Les banques restent de loin les premiers financeurs de l’agriculture. 66 milliards d’euros, c’est le montant des encours des crédits mobilisés pour l’agriculture, la sylviculture et la pêche selon la Banque de France. Un volume qui tend à augmenter au fil des années.
Pour comprendre comment les banques prêtent aujourd’hui et vous aider à mettre toutes les chances de votre côté, La France Agricole a interrogé des experts indépendants ainsi que les responsables nationaux du marché de l’agriculture des trois principales banques présentes sur ce marché : le Crédit Agricole, un leader qui revendique 73 % de part de marché au niveau financier, loin devant le Crédit Mutuel (avec CIC) et Banque Populaire qui se partagent l’essentiel du reste du gâteau.
Les garanties personnelles reculent
Chacun de ces responsables l’affirme, les modes de financement de leurs groupes bancaires évoluent.
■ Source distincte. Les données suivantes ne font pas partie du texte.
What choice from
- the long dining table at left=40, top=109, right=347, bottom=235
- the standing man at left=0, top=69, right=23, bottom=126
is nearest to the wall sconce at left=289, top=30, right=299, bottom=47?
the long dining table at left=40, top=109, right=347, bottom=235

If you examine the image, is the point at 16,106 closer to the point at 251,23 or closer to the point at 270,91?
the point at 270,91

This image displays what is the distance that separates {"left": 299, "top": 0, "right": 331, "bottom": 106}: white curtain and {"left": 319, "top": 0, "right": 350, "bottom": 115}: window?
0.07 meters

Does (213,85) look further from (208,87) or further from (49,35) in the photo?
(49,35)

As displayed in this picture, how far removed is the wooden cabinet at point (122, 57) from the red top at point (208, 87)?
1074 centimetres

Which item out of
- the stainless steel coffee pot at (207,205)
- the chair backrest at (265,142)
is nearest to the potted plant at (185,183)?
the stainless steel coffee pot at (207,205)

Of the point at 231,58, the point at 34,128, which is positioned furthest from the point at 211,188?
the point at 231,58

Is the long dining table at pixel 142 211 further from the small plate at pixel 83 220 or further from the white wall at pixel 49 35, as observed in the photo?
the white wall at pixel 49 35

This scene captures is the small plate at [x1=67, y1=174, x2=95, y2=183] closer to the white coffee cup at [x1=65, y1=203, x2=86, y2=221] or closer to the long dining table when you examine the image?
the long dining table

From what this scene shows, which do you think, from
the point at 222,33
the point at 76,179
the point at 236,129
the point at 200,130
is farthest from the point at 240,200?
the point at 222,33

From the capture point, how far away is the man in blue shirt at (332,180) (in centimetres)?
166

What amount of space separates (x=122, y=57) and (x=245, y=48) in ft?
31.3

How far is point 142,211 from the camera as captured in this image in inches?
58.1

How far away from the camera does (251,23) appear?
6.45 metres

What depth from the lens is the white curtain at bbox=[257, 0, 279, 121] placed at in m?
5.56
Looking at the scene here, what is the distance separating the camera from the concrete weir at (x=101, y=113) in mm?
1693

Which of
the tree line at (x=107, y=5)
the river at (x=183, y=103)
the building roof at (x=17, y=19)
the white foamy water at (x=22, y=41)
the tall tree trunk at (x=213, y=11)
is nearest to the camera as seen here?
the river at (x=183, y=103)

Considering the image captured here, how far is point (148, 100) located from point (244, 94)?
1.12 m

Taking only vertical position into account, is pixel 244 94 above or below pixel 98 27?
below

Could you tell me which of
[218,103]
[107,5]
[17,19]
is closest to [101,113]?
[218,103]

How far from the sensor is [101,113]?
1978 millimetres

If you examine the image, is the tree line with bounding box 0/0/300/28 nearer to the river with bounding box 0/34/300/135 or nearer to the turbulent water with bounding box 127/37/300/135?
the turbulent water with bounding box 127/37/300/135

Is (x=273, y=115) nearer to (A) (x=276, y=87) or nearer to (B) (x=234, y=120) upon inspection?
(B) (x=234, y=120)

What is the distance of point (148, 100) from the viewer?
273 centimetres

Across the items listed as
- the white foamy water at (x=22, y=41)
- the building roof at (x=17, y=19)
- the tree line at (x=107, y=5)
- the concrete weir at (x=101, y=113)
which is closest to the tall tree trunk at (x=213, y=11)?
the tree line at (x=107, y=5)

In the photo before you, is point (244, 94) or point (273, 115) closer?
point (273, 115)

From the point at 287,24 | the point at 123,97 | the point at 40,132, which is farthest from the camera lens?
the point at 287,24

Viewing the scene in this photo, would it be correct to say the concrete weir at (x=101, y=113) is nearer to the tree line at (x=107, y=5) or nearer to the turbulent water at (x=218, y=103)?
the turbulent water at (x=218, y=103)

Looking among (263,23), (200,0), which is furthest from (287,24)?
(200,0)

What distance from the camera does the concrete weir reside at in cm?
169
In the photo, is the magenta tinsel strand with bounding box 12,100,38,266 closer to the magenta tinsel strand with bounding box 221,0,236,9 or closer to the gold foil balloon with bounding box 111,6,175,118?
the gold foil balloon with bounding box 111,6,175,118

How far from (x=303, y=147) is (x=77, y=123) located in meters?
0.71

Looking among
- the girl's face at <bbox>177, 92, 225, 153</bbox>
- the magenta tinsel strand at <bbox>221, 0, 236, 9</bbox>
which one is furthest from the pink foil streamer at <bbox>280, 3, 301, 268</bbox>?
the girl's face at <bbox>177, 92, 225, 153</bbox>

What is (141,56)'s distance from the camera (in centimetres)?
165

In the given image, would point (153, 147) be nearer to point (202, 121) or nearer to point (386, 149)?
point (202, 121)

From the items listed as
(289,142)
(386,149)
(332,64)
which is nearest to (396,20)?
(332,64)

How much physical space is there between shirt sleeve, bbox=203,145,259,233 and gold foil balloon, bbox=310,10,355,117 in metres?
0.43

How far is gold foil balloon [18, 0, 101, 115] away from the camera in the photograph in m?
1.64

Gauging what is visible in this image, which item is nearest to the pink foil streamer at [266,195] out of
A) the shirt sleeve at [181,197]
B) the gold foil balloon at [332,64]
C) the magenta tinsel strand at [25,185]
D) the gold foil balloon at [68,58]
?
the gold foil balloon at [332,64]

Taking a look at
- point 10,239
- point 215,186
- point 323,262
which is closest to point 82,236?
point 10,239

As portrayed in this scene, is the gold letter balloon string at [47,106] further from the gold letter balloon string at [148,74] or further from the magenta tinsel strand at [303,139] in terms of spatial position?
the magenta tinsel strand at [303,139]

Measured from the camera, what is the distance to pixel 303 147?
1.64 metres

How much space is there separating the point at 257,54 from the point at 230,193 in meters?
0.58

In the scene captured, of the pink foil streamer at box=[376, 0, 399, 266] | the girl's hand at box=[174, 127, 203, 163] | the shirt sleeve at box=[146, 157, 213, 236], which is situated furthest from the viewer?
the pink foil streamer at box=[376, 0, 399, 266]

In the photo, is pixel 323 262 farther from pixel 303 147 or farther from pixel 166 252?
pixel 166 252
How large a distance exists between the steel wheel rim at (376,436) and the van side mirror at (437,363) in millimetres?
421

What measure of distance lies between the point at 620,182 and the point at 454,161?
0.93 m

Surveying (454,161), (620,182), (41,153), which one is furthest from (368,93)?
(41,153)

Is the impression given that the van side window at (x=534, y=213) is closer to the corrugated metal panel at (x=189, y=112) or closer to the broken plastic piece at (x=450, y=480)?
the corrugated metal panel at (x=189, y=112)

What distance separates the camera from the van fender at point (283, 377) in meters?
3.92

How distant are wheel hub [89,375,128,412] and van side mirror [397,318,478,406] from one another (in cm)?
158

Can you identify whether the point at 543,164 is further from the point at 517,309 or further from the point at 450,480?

Première des mutations : la mobilisation moins fréquente des garanties personnelles notamment pour des projets aux montants d’investissements importants. « Nous essayons d’avoir le moins possible recours aux garanties personnelles pour ces projets », constate Loïc Guitton, directeur des marchés agriculture et viticulture chez Banque Populaire.

Le Crédit Mutuel confirme cette tendance de fond. Sébastien Prin, responsable du marché de l’agriculture à la Confédération nationale du Crédit Mutuel explique que « ces dernières années, nous mobilisons de moins en moins le patrimoine personnel. Une exploitation agricole qui rentre en contentieux, c’est déjà une épreuve suffisamment douloureuse. Il n’y a pas besoin d’aller chercher en plus la maison des parents ».
Une évolution rendue aussi nécessaire par l’arrivée de nouveaux profils de porteurs de projet. Jean-Pierre Touzet, directeur du pôle Agri-Agro, Garantie et Capital développement du Crédit Agricole souligne qu’« entre 41 et 47 % des installés sont non issus du monde agricole ». Dans ce contexte, la « solidarité générationnelle » où « les parents, voir les grands-parents, se portaient facilement caution des enfants ou des petits-enfants » est moins pertinente en cas de reprise de l’exploitation par un tiers.
Des fonds de garantie plébiscités
Pour rester couvertes en cas d’impayés, les banques s’appuient de plus en plus sur des mécanismes alternatifs. Une société de caution mutuelle comme la Siagi, créée pour faciliter l’accès aux crédits des petites entreprises, peut-être sollicitée. Celle-ci a garanti 72 millions d’euros de prêts bancaires en agriculture selon son dernier rapport d’activité de 2024.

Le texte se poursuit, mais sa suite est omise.